“Susan,” Hawk said, “we let somebody kill us, it our fault.”
“You know what I mean,” Susan said.
Rachel Wallace said, “It’s the way they live. If it weren’t your situation, it would be someone else’s. A few years ago it was mine.”
Susan nodded without speaking. But there was something in her face. I walked from the window, around the counter, and put my arms around her. She pressed her face into my neck and neither of us said anything.
The phone rang. Hawk picked it up and listened.
I murmured to Susan, “Sure we’re in this particolar thing because of things that you did. But that’s not why you did them.”
On the phone Hawk said, “Sure.”
“You did what you had to do,” I said. “The year before you left wasn’t good. So you did something to change it.”
Hawk said, “We be there.”
“I did nothing,” I said. “You took the step. Maybe not the best step. But a better step than I took. You do the best you can and you deal with the consequences. It’s all there is.”
Hawk said, “Un huh,” and put the phone back in the cradle.
Susan rubbed her face against my neck.
“Fish pier at noon,” Hawk said.
I let Susan go and walked back into the living room.
“This place is no good anymore,” I said. I looked at Susan. “Would Russell try to take you back?”
“He’d want me back. He may think you’ve taken me.”
“Would he force you?”
“No. But his father would.”
“So it could be to juke us away from you so they can take you back.”
Hawk said, “Yes.”
“What does Russell think you want,” I said.
“Time to be with myself and become someone who can decide for herself.”
“He understand that?”
“No, I don’t think so.”
“Me either,” I said.
“Now not the time,” Hawk said.
I nodded and went to the phone and dialed Martin Quirk.

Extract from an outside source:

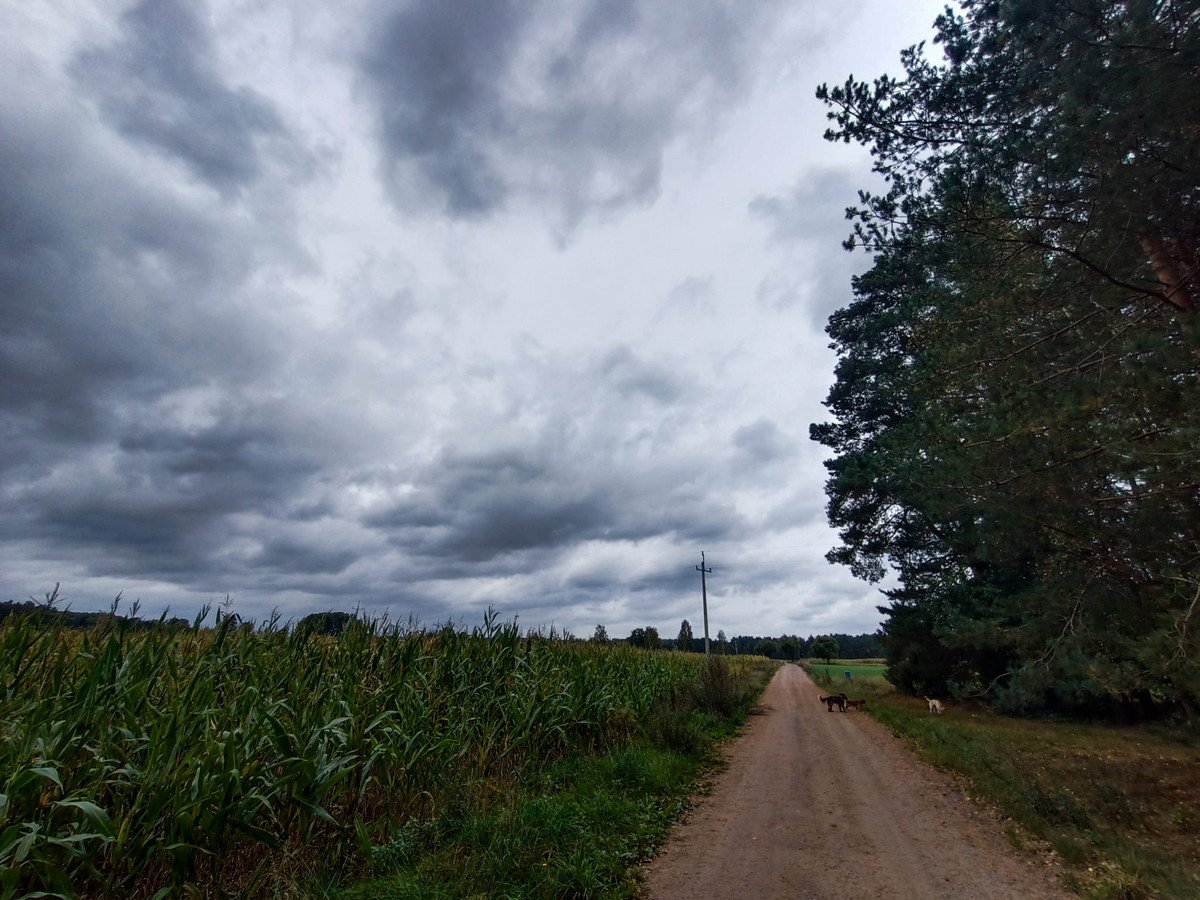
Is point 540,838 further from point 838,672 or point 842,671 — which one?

“I need to put two women in a safe place,” I said. “One of them is Susan.”
“Congratulations,” Quirk said. “What about the government safe house in Charlestown?”
“Not safe anymore. Some of Ives’s people appear to have talked. Maybe Ives himself, for all I know.”
“Tsk, tsk,” Quirk said. “How quick.”
“Next half hour,” I said.
“Belson will come by in a car in about ten minutes.
“Where will he take them?”
“He and I will figure that out after he picks them up,” Quirk said.
“Okay,” I said. “Thanks.”
“Oh shit,” Quirk said. “No need for thanks. The entire City of Boston Police Department is at your disposal. We’ve decided to give up crime-stopping altogether.”
“Probably just as well,” I said. “You weren’t making that much progress anyway.”
“And you, hot shot?”
“Less,” I said.
CHAPTER 42
THE FISH PIER FINGERS OUT INTO BOSTON HARbor about opposite Logan Airport. You get to it by going out Northern Avenue past Pier Four, which squats at the harbor edge like some vaguely Mayan temple to expense accounts, and is to restaurants what the Grand Canyon is to valleys. Most of Northern Ave. is seedy and barren with piers in various stages of disrepute and warehouses designed for function rather than beauty. There were a number of seafood restaurants in addition to Pier Four, and just before you got to one of them, Jimmy’s Harborside, you found the fish pier.
The pier was lined on either side with fish-packing facilities that were undergoing restoration. The brick was getting sandblasted, the trim was getting painted. Two shirtless body-builders were retarring a section of the roof, and pausing every few minutes for a pose-off. There were probably going to be ferns hanging in macrame holders by next tourist season.